Surgical nurse also acts as the patient caretaker during the operation. The nurse keeps track of the patient’s behavior and signs during the surgery. After the operation, surgical nurse provides post-surgery care to the patients. This care involves washing the bandages, moving the patient and administering medication according to prescription. The nurse also counsels the patience on how to facilitate recovery. In addition, the nurse informs the patient which lifestyle practices can prevent recurrence of the disease in the future. In summary, the main duties of surgical nurses are pre-operation, on-operation, and post-operation patient care (Martin 58).
Surgical nurses receives high pay scale making it one of the most lucrative specialization in medicine (Meleis 135). Association of periOperative Registered Nurses (AORN) surveys surgical nurse’s salaries in US. According to the AORN 2011report, surgical nurses in charge of a maximum of ten operating rooms earn an average salary of $64,900 annually. Nurses managing over ten operating rooms earn an average of $73,400 to $77,700 depending on the number of rooms. AORN articulated that surgical nurse tutors in medical schools earned between $77,400 and $79,100 annually. Experienced surgical nurses working as team leaders and manager like cheap nurse earn an average salary ranging from $95,200 and $127,800. These lucrative salaries attract many young learners to BSN surgical nursing courses. Consequently, both national and international nursing courses are highly competitive (Chitty & Black 28).

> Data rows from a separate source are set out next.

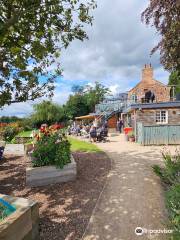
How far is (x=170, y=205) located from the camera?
477 cm

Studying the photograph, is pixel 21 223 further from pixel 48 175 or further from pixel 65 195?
pixel 48 175

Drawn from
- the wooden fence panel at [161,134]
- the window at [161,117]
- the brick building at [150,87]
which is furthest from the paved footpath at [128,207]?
the brick building at [150,87]

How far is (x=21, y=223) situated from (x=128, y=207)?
2.80 meters

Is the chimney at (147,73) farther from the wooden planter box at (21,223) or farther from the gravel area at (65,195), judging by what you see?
the wooden planter box at (21,223)

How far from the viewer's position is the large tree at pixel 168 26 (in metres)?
8.08

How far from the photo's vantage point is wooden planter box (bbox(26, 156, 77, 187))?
25.7ft

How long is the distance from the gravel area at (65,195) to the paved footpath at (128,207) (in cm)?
25

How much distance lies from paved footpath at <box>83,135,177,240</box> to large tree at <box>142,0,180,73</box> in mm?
4272

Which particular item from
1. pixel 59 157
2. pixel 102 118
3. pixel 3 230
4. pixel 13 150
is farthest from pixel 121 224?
pixel 102 118

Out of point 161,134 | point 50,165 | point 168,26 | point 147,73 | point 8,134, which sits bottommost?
point 50,165

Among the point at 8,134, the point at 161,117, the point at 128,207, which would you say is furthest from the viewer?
the point at 8,134

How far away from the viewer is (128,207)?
19.8ft

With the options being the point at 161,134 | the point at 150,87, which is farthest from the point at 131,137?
the point at 150,87

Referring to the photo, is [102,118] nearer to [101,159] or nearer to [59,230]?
[101,159]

In conclusion, one must pursue a BSN degree program in a certified medical institution to become a surgical nurse. After graduation, surgical nurses must obtain NCLEX licensure to become eligible to work as surgeon assistant in medical institutions. Patient care, operating room preparation and assisting surgeon during operation are the main duties of the surgical nurse. Surgical nurses should handle surgical patients politely since this prevents panic hence improving surgical response. Surgical nurses earn lucrative salaries hence admission for BSN degree courses are highly competitive.
Works Cited
Chitty, Kay Kittrell, and Beth Perry Black. Professional nursing: concepts & challenges. 6th ed. Maryland Heights, Mo.: Saunders/Elsevier, 2011. Print.
Martin, Shirley. Minor Surgical Procedures for Nurses and Allied Healthcare Professional. London: Dunedin Academic Press, 2007. Print.
Meleis, Afaf Ibrahim. Transitions theory: middle-range and situation-specific theories in nursing research and practice. New York: Springer Pub. Co., 2010. Print.
Selvaggi, Gennaro, and Stan Monstrey. “Evaluation Of Surgical Procedures For Sex Reassignment: A Systematic Review.” Journal of Plastic, Reconstructive & Aesthetic Surgery 62.3 (2009): 306-307. Print.
Spencer, Janine. “Increasing RN-BSN Enrollments: Facilitating Articulation Through Curriculum Reform.” The Journal of Continuing Education in Nursing 39.7 (2008): 307-313. Print.